We need to use the quadratic formula \begin{array}{*{20}c} {x = \frac{{ - b \pm \sqrt {b^2 - 4ac} }}{{2a}}} & {{\rm{when}}} & {ax^2 + bx + c = 0} \\ \end{array}
In this equation $a =1$, $b=0$, and $c =4$
\begin{array}{*{20}c} {x = \frac{{ -0 \pm \sqrt {0^2 - 4(1)(4)} }}{{2}}} \\ \end{array} \begin{array}{*{20}c} {x = \frac{{ -0 \pm \sqrt {-16} }}{{2}}} \\ \end{array} \begin{array}{*{20}c} {x = \frac{{\pm \sqrt {-16} }}{{2}}} \\ \end{array} Since we can't have negative signs in the square root, we have an imaginary number $i$.
\begin{array}{*{20}c} {x = \frac{{\pm \sqrt {16}i }}{{2}}} \\ \end{array} Take the square root \begin{array}{*{20}c} {x = \frac{{\pm 4i }}{{2}}} \\ \end{array} \begin{array}{*{20}c} {x = \pm 2i} \\ \end{array} Now let's bring this equation back.
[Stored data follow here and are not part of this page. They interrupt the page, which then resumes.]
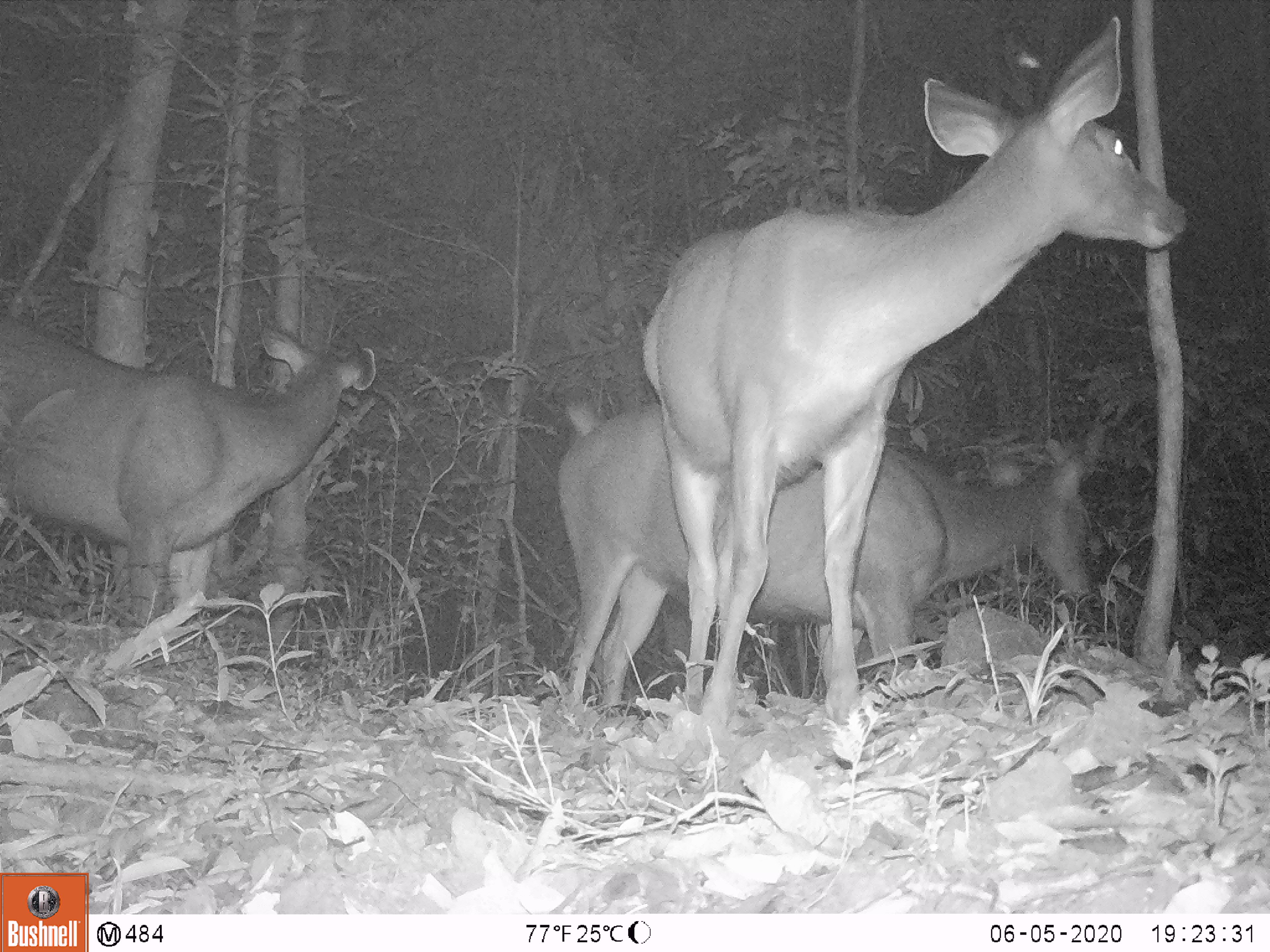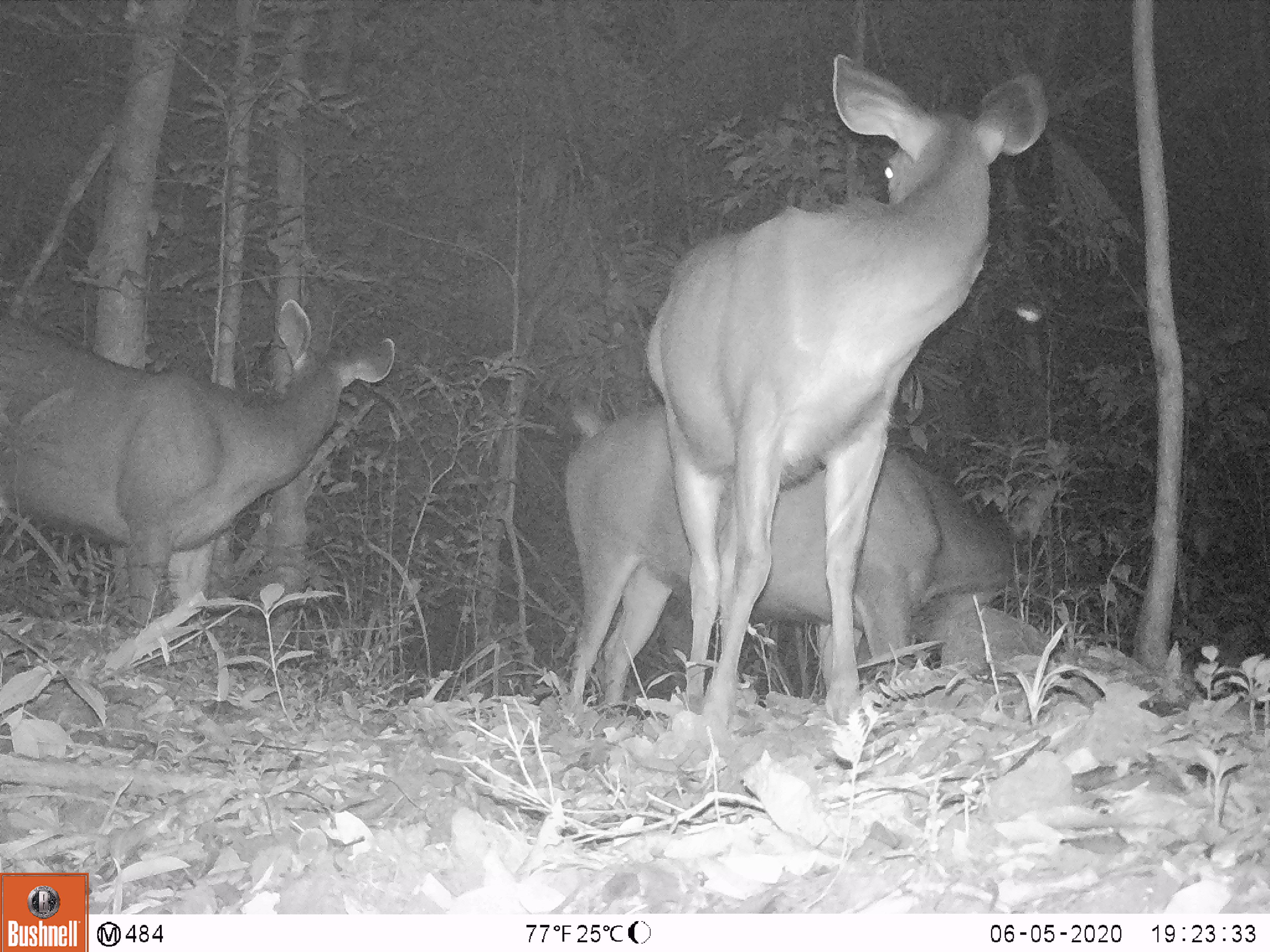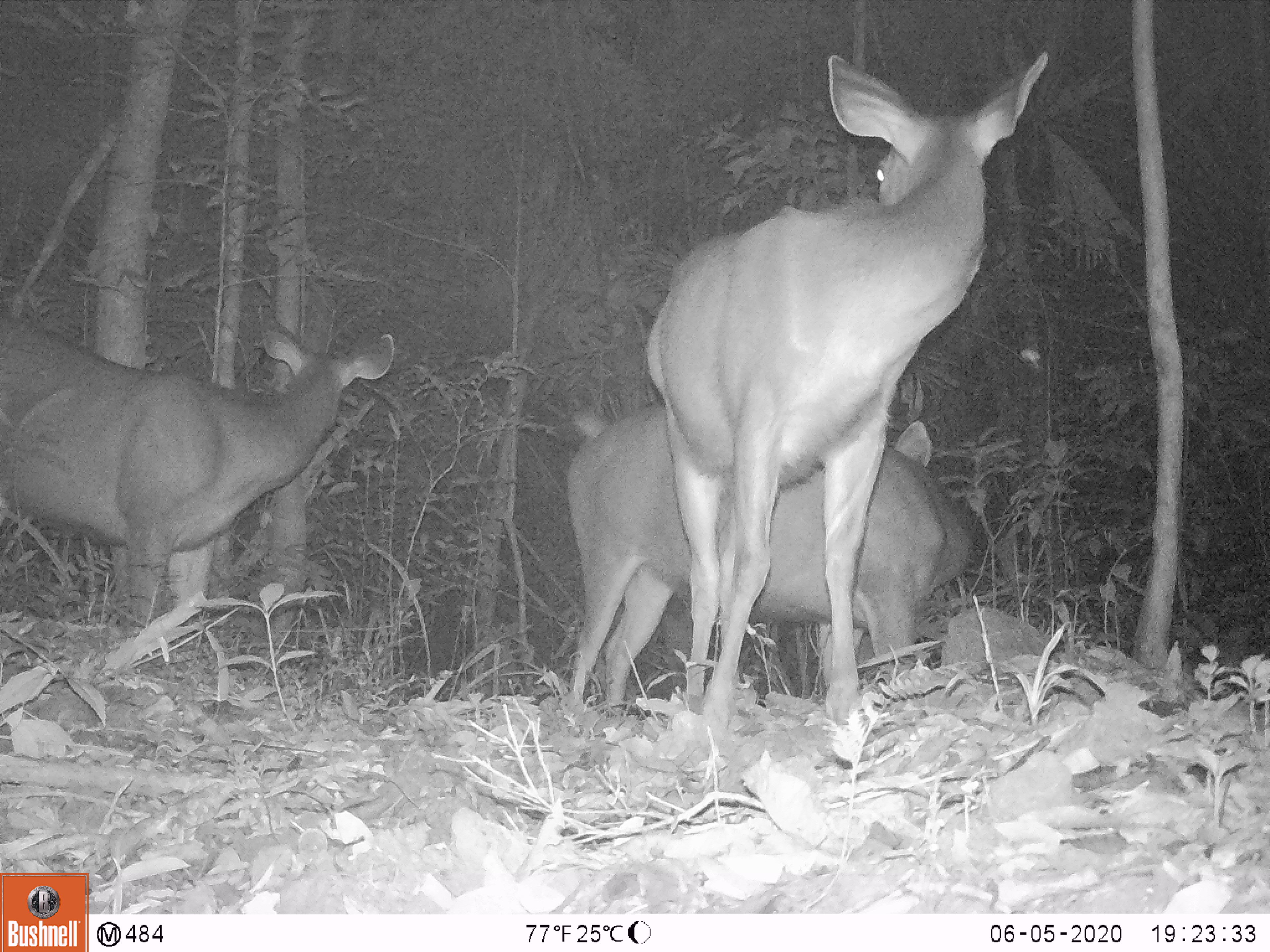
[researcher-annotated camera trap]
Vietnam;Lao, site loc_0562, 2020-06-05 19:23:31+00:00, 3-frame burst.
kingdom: Animalia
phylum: Chordata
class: Mammalia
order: Artiodactyla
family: Cervidae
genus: Rusa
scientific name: Rusa unicolor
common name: sambar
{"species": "sambar (Rusa unicolor)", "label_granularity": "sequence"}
$y = e^{\alpha x}(c_1 \sin(\beta x) + c_2 \cos (\beta x))$
$\alpha = 0$ and $\beta = 2$
So your answer would be
$y = e^{0x}(c_1\sin(2x) + c_2\cos (2x))$
Since $e^{0x}$ is $1$ because $0$ multiplied by $x$ is just $0$ and $e^{0}$ is $1$.
The final answer is $y = (c_1\sin(2x) + c_2\cos (2x))$.
Use a "test solution": $y=e^{\lambda x}$. Then the characteristic equation is $\lambda^2+4=0$. Can you proceed from here?